HMS Angora was a British passenger ship which was requisitioned from the Mercantile Marine by the Royal Navy for service as a transport and auxiliary minelayer during World War I.

== Description ==
Angora had a tonnage of 4,288 tons and a maximum speed of 17 knots. While in mercantile service, her main deck was devoted to berthing and amenities for fifty first-class and fifty second-class passengers. Aside from the passengers, Angora was also capable of carrying small amounts of cargo such as mail, though the amount of cargo was limited to increase her speed.

As a minelayer, Angora was armed with three 4.7-inch guns and two 6-pounder anti-aircraft cannons. It could carry a total of 320 mines at a time.

== History ==
Angora was launched at Dumbarton by William Denny & Brothers on 1 December 1910 for the British India Steam Navigation Company. It served as a mail and passenger carrier on the Calcutta–Rangoon line beginning on 20 February 1911.

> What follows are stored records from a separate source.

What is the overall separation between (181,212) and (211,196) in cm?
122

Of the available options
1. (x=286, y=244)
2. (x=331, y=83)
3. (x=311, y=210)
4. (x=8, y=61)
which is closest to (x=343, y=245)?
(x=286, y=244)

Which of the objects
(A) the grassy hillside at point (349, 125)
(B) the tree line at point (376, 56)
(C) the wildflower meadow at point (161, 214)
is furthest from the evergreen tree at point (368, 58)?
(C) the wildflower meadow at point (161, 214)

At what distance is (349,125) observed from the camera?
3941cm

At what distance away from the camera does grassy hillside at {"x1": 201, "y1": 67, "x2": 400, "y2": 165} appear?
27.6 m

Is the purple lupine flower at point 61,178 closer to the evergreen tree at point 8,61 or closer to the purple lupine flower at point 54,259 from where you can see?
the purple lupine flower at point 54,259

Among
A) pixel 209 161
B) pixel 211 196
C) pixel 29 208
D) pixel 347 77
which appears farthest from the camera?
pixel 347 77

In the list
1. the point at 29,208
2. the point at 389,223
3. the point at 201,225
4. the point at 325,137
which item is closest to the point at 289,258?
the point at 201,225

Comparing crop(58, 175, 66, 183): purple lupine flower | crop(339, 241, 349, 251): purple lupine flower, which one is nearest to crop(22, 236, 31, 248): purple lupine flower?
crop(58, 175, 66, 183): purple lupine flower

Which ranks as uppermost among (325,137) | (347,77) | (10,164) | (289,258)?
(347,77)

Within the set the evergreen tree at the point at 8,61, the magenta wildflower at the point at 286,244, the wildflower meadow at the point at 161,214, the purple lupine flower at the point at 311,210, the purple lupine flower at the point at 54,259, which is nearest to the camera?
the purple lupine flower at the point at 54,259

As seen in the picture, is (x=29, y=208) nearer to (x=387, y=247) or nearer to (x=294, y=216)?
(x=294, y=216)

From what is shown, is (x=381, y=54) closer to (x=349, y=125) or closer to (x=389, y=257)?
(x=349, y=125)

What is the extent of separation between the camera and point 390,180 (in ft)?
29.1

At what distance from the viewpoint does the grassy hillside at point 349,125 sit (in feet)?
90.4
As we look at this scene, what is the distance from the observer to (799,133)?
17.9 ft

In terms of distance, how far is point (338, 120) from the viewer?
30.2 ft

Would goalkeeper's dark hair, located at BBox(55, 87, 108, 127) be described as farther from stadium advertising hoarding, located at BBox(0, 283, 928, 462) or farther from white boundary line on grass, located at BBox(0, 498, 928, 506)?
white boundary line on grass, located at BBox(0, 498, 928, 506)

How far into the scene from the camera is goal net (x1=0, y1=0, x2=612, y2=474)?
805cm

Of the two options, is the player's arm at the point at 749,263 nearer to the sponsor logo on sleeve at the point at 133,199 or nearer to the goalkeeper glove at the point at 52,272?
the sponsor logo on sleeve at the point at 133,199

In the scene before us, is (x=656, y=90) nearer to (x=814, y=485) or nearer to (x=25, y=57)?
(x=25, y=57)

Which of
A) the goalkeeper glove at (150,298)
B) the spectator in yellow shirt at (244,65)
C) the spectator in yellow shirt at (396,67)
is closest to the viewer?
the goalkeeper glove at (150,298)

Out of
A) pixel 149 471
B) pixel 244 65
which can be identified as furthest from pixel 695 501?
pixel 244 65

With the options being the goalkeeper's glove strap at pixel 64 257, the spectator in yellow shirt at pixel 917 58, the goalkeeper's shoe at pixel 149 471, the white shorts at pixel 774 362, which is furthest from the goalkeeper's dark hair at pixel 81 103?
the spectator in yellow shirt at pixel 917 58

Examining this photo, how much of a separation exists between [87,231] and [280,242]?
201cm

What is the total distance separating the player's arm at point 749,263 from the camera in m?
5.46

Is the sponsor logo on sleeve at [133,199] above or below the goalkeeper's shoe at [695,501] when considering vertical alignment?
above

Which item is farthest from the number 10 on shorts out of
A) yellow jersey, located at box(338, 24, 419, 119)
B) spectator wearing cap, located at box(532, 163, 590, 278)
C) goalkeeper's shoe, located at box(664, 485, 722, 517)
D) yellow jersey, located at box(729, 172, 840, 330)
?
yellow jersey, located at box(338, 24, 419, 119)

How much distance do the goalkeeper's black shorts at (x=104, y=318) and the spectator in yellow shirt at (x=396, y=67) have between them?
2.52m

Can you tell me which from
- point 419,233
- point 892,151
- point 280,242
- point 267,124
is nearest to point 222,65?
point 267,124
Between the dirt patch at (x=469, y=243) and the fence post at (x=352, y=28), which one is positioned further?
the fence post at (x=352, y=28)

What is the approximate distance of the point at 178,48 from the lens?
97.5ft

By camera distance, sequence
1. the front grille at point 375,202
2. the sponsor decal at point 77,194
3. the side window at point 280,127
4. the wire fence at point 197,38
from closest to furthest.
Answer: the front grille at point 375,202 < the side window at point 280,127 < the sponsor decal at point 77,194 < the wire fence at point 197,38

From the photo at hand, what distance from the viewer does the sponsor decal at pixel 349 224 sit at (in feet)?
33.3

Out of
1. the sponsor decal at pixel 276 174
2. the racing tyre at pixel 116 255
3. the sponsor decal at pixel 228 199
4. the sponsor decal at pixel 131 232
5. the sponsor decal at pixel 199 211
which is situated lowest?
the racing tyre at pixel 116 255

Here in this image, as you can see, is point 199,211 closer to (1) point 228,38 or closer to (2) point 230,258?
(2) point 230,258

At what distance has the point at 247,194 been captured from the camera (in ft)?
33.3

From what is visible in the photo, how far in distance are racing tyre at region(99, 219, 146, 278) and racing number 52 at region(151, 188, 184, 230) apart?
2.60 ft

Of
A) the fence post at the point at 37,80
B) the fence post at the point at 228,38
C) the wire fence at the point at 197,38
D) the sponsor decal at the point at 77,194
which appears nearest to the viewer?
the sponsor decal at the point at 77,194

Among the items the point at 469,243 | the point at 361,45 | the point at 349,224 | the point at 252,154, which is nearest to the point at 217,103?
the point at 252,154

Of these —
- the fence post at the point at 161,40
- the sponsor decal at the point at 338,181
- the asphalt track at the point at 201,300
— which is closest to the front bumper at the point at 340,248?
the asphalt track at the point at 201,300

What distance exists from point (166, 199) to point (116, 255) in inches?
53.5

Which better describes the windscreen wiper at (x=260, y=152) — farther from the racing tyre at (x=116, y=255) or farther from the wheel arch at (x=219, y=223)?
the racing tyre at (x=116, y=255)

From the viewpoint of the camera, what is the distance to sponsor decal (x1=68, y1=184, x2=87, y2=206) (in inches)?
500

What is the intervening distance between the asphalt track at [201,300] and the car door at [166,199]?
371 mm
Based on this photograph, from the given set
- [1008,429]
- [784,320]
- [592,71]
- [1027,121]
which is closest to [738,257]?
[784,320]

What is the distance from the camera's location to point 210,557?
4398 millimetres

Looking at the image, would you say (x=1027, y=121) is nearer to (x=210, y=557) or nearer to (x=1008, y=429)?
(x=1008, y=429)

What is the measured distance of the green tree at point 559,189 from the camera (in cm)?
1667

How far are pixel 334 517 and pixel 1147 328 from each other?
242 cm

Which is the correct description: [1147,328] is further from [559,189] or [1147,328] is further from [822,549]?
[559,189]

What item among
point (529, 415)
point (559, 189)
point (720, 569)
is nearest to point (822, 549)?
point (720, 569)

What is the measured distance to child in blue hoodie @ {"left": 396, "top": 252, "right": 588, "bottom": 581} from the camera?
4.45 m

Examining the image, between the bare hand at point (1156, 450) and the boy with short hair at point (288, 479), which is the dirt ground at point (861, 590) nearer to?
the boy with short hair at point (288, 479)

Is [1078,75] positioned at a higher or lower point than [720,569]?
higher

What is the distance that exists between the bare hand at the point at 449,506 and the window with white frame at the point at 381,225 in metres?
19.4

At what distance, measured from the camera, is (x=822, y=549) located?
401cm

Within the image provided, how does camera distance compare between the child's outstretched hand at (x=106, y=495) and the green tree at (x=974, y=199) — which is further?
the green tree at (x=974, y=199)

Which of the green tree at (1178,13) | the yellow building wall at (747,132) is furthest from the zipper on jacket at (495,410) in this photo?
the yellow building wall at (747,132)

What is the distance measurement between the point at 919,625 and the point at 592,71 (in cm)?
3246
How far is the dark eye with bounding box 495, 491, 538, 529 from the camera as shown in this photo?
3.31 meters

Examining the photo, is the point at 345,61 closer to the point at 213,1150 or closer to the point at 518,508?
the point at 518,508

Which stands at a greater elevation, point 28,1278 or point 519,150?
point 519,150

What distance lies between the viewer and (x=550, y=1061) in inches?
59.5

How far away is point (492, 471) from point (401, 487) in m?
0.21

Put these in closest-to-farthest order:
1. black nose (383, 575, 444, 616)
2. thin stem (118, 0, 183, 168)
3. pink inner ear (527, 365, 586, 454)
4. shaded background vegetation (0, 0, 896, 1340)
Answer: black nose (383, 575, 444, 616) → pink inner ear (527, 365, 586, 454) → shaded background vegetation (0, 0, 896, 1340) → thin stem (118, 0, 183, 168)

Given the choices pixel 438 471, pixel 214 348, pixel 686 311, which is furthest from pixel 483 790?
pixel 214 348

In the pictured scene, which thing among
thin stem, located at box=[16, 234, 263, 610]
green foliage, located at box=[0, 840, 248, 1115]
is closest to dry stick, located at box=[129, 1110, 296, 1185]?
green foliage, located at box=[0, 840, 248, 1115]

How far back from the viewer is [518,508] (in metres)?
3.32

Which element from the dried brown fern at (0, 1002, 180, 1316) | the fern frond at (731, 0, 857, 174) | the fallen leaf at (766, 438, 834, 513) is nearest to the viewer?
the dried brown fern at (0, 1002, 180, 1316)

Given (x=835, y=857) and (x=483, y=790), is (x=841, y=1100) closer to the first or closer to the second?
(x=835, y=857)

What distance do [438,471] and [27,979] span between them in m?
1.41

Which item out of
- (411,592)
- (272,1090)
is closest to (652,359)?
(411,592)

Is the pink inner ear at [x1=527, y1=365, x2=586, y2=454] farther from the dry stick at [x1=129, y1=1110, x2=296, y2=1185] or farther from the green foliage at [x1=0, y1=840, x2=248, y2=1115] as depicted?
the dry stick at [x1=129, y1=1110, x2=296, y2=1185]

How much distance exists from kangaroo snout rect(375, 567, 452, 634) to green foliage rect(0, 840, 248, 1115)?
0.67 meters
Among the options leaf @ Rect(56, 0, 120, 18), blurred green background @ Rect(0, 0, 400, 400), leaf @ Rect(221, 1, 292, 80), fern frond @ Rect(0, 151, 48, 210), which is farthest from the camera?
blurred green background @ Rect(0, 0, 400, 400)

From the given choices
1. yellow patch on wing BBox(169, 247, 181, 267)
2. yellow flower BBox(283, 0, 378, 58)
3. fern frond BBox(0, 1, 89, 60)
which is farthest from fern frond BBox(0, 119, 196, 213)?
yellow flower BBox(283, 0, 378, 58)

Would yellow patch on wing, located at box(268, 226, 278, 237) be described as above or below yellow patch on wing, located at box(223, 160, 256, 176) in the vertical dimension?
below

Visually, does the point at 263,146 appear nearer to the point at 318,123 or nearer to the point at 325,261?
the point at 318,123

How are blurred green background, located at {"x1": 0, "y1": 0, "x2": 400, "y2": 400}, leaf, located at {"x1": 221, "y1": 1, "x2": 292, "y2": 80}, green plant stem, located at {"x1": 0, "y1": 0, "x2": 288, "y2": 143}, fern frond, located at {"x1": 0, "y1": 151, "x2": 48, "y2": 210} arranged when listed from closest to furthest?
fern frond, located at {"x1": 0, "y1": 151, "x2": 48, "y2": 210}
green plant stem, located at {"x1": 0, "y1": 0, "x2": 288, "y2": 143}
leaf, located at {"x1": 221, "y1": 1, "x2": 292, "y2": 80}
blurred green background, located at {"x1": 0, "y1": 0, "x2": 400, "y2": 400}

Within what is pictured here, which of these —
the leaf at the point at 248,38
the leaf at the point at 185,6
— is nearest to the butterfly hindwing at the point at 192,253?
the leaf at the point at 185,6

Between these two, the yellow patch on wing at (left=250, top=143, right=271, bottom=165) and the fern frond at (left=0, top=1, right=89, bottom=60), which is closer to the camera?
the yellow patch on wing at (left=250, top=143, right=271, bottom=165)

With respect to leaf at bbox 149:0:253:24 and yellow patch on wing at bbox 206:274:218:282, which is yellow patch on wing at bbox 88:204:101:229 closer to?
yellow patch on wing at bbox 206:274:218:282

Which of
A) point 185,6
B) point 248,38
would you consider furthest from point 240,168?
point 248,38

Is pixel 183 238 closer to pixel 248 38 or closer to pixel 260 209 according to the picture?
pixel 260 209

In September 1914, Angora was requisitioned by the Admiralty as a transport ship and carried 1,200 Gurkha soldiers from Mumbai to Marseille in overcrowded conditions. On 27 February 1915, the ship was commissioned as an auxiliary minelayer and deployed to the North Sea. Angora laid her first mines on 10 September 1915 along with HMS Orvieto and HMS Princess Margaret. The three minelayers, escorted by six destroyers and covered by various distant naval forces, successfully laid 1,450 mines off the Amrun bank. They were not hampered by German ships and finished the minefield overnight, returning to Britain by morning. The minefield they laid later sank the German light cruiser Graudenz on 21 April 1916.

On 15 November 1919, the ship was decommissioned, refitted, and returned to her previous owners. Angora promptly returned to her role as a passenger ship, carrying 103 passengers from London to Mumbai on 24 January 1920. She ran aground on 14 October 1920, but was refloated with only minor damage. In 1932, she was laid up at Calcutta. On 30 July 1937, she arrived in Japan and was broken up along with her sister ship Arankola after being sold for £42,500.